[Provided passage]
• • • • •

• Hi Guest!

    We are extremely excited to announce the release of our first Beta1.1 and the first release of our Public AddonKit!
    To participate in the Beta, a subscription to the Entertainer or Creator Tier is required. For access to the Public AddonKit you must be a Creator tier member. Once subscribed, download instructions can be found here.

    Click here for information and guides regarding the VaM2 beta. Join our Discord server for more announcements and community discussion about VaM2.
  • Hi Guest!

    VaM2 Resource Categories have now been added to the Hub! For information on posting VaM2 resources and details about VaM2 related changes to our Community Forums, please see our official announcement here.

Experimental Webcam Hand Tracking with OpenCV and MediaPipe (only for development purpose until I get this working)

MaryJane

Member
Joined
Sep 19, 2022
Messages
23
Reactions
38
Hi,
I watched on Youtube following video:
It's a machine learning based hand detection, written in python.
He wrote a wrapper package for the MediaPipe called cvzone and created a UDP Stream for Unity.
The Hand detection looks very promising.

I thought this could work also in VAM.
Therefore I wrote and VAM Plugin that consumes that UDP Stream, see code below.

As Input also a video file is possible.
cap = cv2.VideoCapture(0) for webcam
cap = cv2.VideoCapture("anyvideofile.mp4") for video

Here is the Python code:
Python:
import cv2
from cvzone.HandTrackingModule import HandDetector
import socket

# Paramters
width, height = 1280, 720
#width, height = 1920, 1080

# Video or Webcam
cap = cv2.VideoCapture(0)
cap.set(3, width)
cap.set(4, height)

# Hand Detector
detector = HandDetector(maxHands=1, detectionCon=0.8)

# Communication
sock = socket.socket(socket.AF_INET, socket.SOCK_DGRAM)
serverAddressPort = ("127.0.0.1", 5052)

while True:
    # Get the frame from the webcam
    success, img = cap.read()

    # Hands
    hands, img = detector.findHands(img)

    data = []
    # Landmark values - (x,y,z)*21
    if hands:
        # Get the first hand detected
        hand = hands[0]
        # Get the landmark list
        lmList = hand['lmList']
        #print(lmList)

• • • • •

[Records]
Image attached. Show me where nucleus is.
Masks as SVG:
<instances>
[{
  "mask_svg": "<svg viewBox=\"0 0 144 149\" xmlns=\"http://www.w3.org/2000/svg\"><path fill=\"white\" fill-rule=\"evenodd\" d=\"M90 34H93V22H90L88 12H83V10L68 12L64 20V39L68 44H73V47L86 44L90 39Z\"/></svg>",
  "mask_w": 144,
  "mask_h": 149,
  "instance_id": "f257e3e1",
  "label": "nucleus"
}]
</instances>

• • • • •

[Your objective]
Pick up the webcam hand-tracking post at the point where it stops and carry it on.

[Expected answer]
        for lm in lmList:
            data.extend([lm[0], height - lm[1], lm[2]])
        #print(data)
        sock.sendto(str.encode(str(data)), serverAddressPort)

    cv2.imshow("Image", img)
    cv2.waitKey(1)

You need the following packages (exact version):
  • Python 3.7.1
  • cvzone 1.5.6
  • mediapipe 0.9.0.1
And here is the HandTracking.cs for VAM.
C#:
using System;
using System.Net;
using System.Net.Sockets;
using UnityEngine;

namespace VAMDev
{
    public class HandTracking : MVRScript
    {
        FreeControllerV3 controller;
        protected UIDynamicButton connectToServer;
        protected UIDynamicButton disconnectFromServer;

        UdpClient clientData;
        int portData = 5052;
        public int receiveBufferSize = 120000;

        public bool showDebug = false;
        IPEndPoint ipEndPointData;
        private object obj = null;
        private AsyncCallback AC;
        byte[] receivedBytes;

        public override void Init()
        {
            try
            {
                var connectToServer = CreateButton("Connect", false);
                connectToServer.button.onClick.AddListener(ConnectToServerCallback);
                var disconnectFromServer = CreateButton("Disconnect", true);
                disconnectFromServer.button.onClick.AddListener(DisconnectFromServerCallback);
            }
            catch (Exception e)
            {
                SuperController.LogError("Exception caught in Init(): " + e);
            }
        }

        protected void ConnectToServerCallback()
        {
            try
            {
                InitializeUDPListener();
                SuperController.LogMessage("Connected to server!");

            }
            catch (Exception e)
            {
                SuperController.LogError("Exception caught: " + e);
            }
        }

        protected void DisconnectFromServerCallback()
        {
            OnDestroy();
            SuperController.LogMessage("Disconnected from server.");
        }

        public void InitializeUDPListener()
        {
            ipEndPointData = new IPEndPoint(IPAddress.Any, portData);
            clientData = new UdpClient();
            clientData.Client.ReceiveBufferSize = receiveBufferSize;
            clientData.Client.SetSocketOption(SocketOptionLevel.Socket, SocketOptionName.ReuseAddress, optionValue: true);
            clientData.ExclusiveAddressUse = false;
            clientData.EnableBroadcast = true;
            clientData.Client.Bind(ipEndPointData);
            clientData.DontFragment = true;
            if (showDebug) SuperController.LogMessage("BufSize: " + clientData.Client.ReceiveBufferSize);
            AC = new AsyncCallback(ReceivedUDPPacket);
            clientData.BeginReceive(AC, obj);
            SuperController.LogMessage("UDP - Start Receiving..");
        }

        void ReceivedUDPPacket(IAsyncResult result)
        {

            receivedBytes = clientData.EndReceive(result, ref ipEndPointData);

            ParsePacket();

            clientData.BeginReceive(AC, obj);
        }

        void ParsePacket()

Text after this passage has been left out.